Form of Terms and Conditions of Restricted Stock Grant Under the Monsanto Company Long-Term Incentive Plan

EX-10.17.3 2 c99635exv10w17w3.htm FORM OF TERMS AND CONDITIONS OF RESTRICTED STOCK GRANT UNDER THE MONSANTO COMPANY LONG-TERM INCENTIVE PLAN exv10w17w3
 

EXHIBIT 10.17.3
MONSANTO COMPANY LONG-TERM INCENTIVE PLAN
Form of Terms and Conditions
Restricted Shares Grant
to ________________
You have received an Award of Restricted Shares (the “Restricted Shares”) under the Monsanto Company Long-Term Incentive Plan (the “Plan”). The Grant Date and the number of Restricted Shares covered by this Award are set forth in the document you have received entitled “Restricted Shares Statement.” The Restricted Shares Statement and these Terms and Conditions collectively constitute the Award Certificate for the Restricted Shares, and describe the provisions applicable to the Restricted Shares.
     1. Definitions. Each capitalized term not otherwise defined herein has the meaning set forth in the Plan or, if not defined in the Plan, in the attached Restricted Shares Statement. The “Company” means Monsanto Company, a Delaware corporation incorporated February 9, 2000.

Collected data>

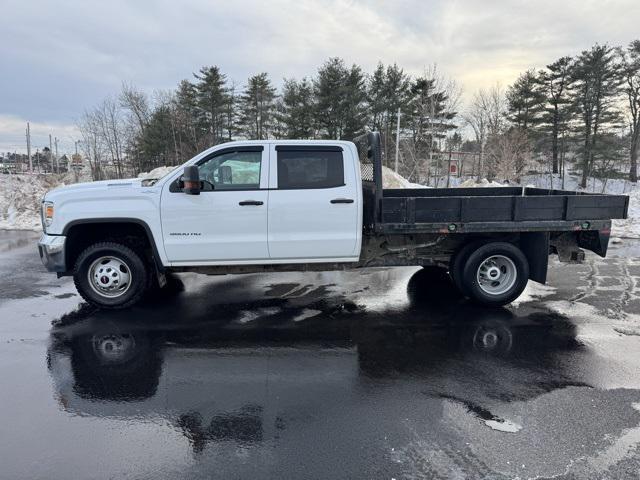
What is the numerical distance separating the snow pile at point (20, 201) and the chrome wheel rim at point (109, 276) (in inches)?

What to do>
(a) In the restricted stock grant terms, what kind of corporation is Monsanto Company, and when was it incorporated?
(b) Reproduce the stretch of the restricted stock grant terms from "EX-10.17.3 2 c99635exv10w17w3.htm" through "the Restricted Shares.".

Solutions per task>
(a) It is a Delaware corporation incorporated February 9, 2000.

(b)
EX-10.17.3 2 c99635exv10w17w3.htm FORM OF TERMS AND CONDITIONS OF RESTRICTED STOCK GRANT UNDER THE MONSANTO COMPANY LONG-TERM INCENTIVE PLAN exv10w17w3
 

EXHIBIT 10.17.3
MONSANTO COMPANY LONG-TERM INCENTIVE PLAN
Form of Terms and Conditions
Restricted Shares Grant
to ________________
You have received an Award of Restricted Shares (the “Restricted Shares”) under the Monsanto Company Long-Term Incentive Plan (the “Plan”). The Grant Date and the number of Restricted Shares covered by this Award are set forth in the document you have received entitled “Restricted Shares Statement.” The Restricted Shares Statement and these Terms and Conditions collectively constitute the Award Certificate for the Restricted Shares, and describe the provisions applicable to the Restricted Shares.